[INPUT FOR THIS TASK Boundary: Start]

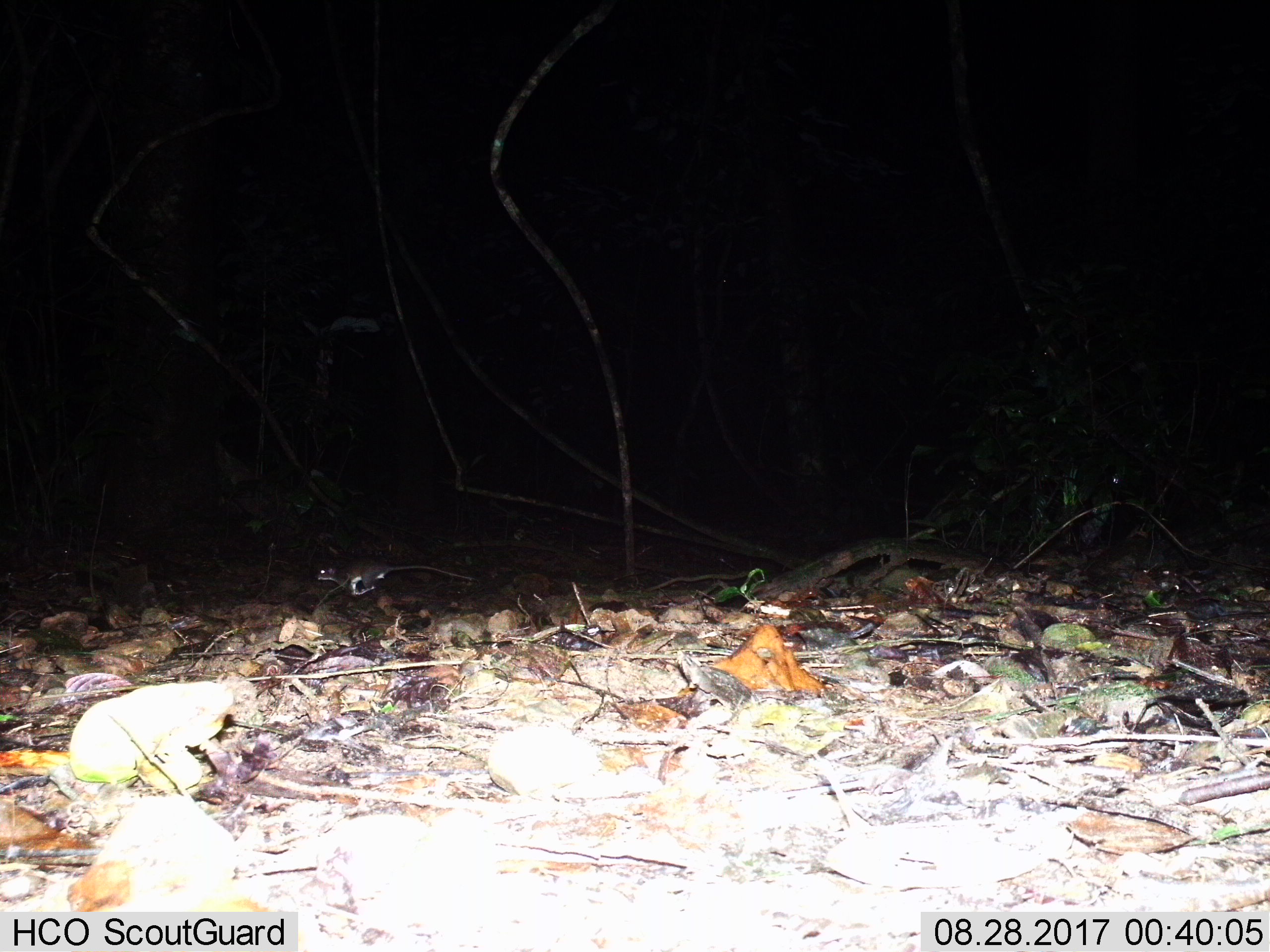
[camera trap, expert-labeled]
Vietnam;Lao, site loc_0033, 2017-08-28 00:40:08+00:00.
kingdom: Animalia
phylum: Chordata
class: Mammalia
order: Rodentia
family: Muridae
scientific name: Muridae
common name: old-world mice and rats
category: unidentified murid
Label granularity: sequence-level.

[INPUT FOR THIS TASK Boundary: End]

TASK PROMPT — Every line above is to be duplicated exactly; no picture should be carried over.

TASK RESPONSE —
[camera trap, expert-labeled]
Vietnam;Lao, site loc_0033, 2017-08-28 00:40:08+00:00.
kingdom: Animalia
phylum: Chordata
class: Mammalia
order: Rodentia
family: Muridae
scientific name: Muridae
common name: old-world mice and rats
category: unidentified murid
Label granularity: sequence-level.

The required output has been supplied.